REQUIRED ACTION
Edit the records below so that every "kind of chart" becomes "type of chart", keeping all other text unchanged.

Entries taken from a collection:

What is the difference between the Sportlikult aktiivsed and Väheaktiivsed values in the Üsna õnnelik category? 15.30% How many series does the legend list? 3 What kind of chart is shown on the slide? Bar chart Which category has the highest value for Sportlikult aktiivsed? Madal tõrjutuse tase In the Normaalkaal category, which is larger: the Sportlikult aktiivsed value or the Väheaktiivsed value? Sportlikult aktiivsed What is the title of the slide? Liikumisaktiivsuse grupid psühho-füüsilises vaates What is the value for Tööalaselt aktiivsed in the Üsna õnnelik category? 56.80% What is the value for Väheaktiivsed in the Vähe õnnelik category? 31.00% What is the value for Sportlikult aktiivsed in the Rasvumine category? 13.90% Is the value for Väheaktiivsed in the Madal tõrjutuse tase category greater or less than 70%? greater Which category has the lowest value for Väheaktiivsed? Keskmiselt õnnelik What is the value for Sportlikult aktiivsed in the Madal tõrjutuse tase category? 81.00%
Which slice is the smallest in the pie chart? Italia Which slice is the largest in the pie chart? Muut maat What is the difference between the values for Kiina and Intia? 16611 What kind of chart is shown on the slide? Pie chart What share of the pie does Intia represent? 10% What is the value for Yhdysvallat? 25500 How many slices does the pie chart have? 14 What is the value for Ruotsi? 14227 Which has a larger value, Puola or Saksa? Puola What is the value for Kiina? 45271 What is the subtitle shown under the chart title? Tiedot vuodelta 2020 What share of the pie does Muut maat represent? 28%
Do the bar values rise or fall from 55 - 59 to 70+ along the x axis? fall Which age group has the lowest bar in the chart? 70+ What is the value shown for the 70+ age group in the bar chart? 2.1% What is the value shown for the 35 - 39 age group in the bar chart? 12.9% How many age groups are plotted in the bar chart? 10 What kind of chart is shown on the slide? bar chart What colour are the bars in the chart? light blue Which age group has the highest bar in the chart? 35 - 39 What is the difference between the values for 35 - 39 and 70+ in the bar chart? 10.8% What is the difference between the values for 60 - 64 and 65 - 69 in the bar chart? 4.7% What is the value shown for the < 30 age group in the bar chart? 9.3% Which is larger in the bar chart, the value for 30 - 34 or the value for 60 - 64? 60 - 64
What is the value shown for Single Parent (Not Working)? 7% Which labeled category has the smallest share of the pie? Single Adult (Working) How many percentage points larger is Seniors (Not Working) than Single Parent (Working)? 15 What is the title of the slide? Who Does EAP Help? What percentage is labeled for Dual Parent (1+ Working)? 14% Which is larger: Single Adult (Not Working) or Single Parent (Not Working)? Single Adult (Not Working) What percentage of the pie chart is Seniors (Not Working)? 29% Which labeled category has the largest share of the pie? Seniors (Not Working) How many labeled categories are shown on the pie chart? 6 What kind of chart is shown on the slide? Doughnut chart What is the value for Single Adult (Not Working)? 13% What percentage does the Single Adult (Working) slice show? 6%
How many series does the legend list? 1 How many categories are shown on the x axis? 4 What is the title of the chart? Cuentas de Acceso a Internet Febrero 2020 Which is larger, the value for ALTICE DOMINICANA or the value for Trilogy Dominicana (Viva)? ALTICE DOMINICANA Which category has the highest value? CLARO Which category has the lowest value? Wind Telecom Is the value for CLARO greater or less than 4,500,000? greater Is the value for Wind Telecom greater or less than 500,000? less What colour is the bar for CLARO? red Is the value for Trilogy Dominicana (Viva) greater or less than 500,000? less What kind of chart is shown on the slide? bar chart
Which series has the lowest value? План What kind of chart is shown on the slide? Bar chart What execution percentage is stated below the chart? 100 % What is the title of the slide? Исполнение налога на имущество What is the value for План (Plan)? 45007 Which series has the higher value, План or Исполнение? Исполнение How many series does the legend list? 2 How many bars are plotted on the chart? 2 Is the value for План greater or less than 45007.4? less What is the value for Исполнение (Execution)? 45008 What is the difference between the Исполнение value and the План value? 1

RESULT OF THIS TASK
What is the difference between the Sportlikult aktiivsed and Väheaktiivsed values in the Üsna õnnelik category? 15.30% How many series does the legend list? 3 What type of chart is shown on the slide? Bar chart Which category has the highest value for Sportlikult aktiivsed? Madal tõrjutuse tase In the Normaalkaal category, which is larger: the Sportlikult aktiivsed value or the Väheaktiivsed value? Sportlikult aktiivsed What is the title of the slide? Liikumisaktiivsuse grupid psühho-füüsilises vaates What is the value for Tööalaselt aktiivsed in the Üsna õnnelik category? 56.80% What is the value for Väheaktiivsed in the Vähe õnnelik category? 31.00% What is the value for Sportlikult aktiivsed in the Rasvumine category? 13.90% Is the value for Väheaktiivsed in the Madal tõrjutuse tase category greater or less than 70%? greater Which category has the lowest value for Väheaktiivsed? Keskmiselt õnnelik What is the value for Sportlikult aktiivsed in the Madal tõrjutuse tase category? 81.00%
Which slice is the smallest in the pie chart? Italia Which slice is the largest in the pie chart? Muut maat What is the difference between the values for Kiina and Intia? 16611 What type of chart is shown on the slide? Pie chart What share of the pie does Intia represent? 10% What is the value for Yhdysvallat? 25500 How many slices does the pie chart have? 14 What is the value for Ruotsi? 14227 Which has a larger value, Puola or Saksa? Puola What is the value for Kiina? 45271 What is the subtitle shown under the chart title? Tiedot vuodelta 2020 What share of the pie does Muut maat represent? 28%
Do the bar values rise or fall from 55 - 59 to 70+ along the x axis? fall Which age group has the lowest bar in the chart? 70+ What is the value shown for the 70+ age group in the bar chart? 2.1% What is the value shown for the 35 - 39 age group in the bar chart? 12.9% How many age groups are plotted in the bar chart? 10 What type of chart is shown on the slide? bar chart What colour are the bars in the chart? light blue Which age group has the highest bar in the chart? 35 - 39 What is the difference between the values for 35 - 39 and 70+ in the bar chart? 10.8% What is the difference between the values for 60 - 64 and 65 - 69 in the bar chart? 4.7% What is the value shown for the < 30 age group in the bar chart? 9.3% Which is larger in the bar chart, the value for 30 - 34 or the value for 60 - 64? 60 - 64
What is the value shown for Single Parent (Not Working)? 7% Which labeled category has the smallest share of the pie? Single Adult (Working) How many percentage points larger is Seniors (Not Working) than Single Parent (Working)? 15 What is the title of the slide? Who Does EAP Help? What percentage is labeled for Dual Parent (1+ Working)? 14% Which is larger: Single Adult (Not Working) or Single Parent (Not Working)? Single Adult (Not Working) What percentage of the pie chart is Seniors (Not Working)? 29% Which labeled category has the largest share of the pie? Seniors (Not Working) How many labeled categories are shown on the pie chart? 6 What type of chart is shown on the slide? Doughnut chart What is the value for Single Adult (Not Working)? 13% What percentage does the Single Adult (Working) slice show? 6%
How many series does the legend list? 1 How many categories are shown on the x axis? 4 What is the title of the chart? Cuentas de Acceso a Internet Febrero 2020 Which is larger, the value for ALTICE DOMINICANA or the value for Trilogy Dominicana (Viva)? ALTICE DOMINICANA Which category has the highest value? CLARO Which category has the lowest value? Wind Telecom Is the value for CLARO greater or less than 4,500,000? greater Is the value for Wind Telecom greater or less than 500,000? less What colour is the bar for CLARO? red Is the value for Trilogy Dominicana (Viva) greater or less than 500,000? less What type of chart is shown on the slide? bar chart
Which series has the lowest value? План What type of chart is shown on the slide? Bar chart What execution percentage is stated below the chart? 100 % What is the title of the slide? Исполнение налога на имущество What is the value for План (Plan)? 45007 Which series has the higher value, План or Исполнение? Исполнение How many series does the legend list? 2 How many bars are plotted on the chart? 2 Is the value for План greater or less than 45007.4? less What is the value for Исполнение (Execution)? 45008 What is the difference between the Исполнение value and the План value? 1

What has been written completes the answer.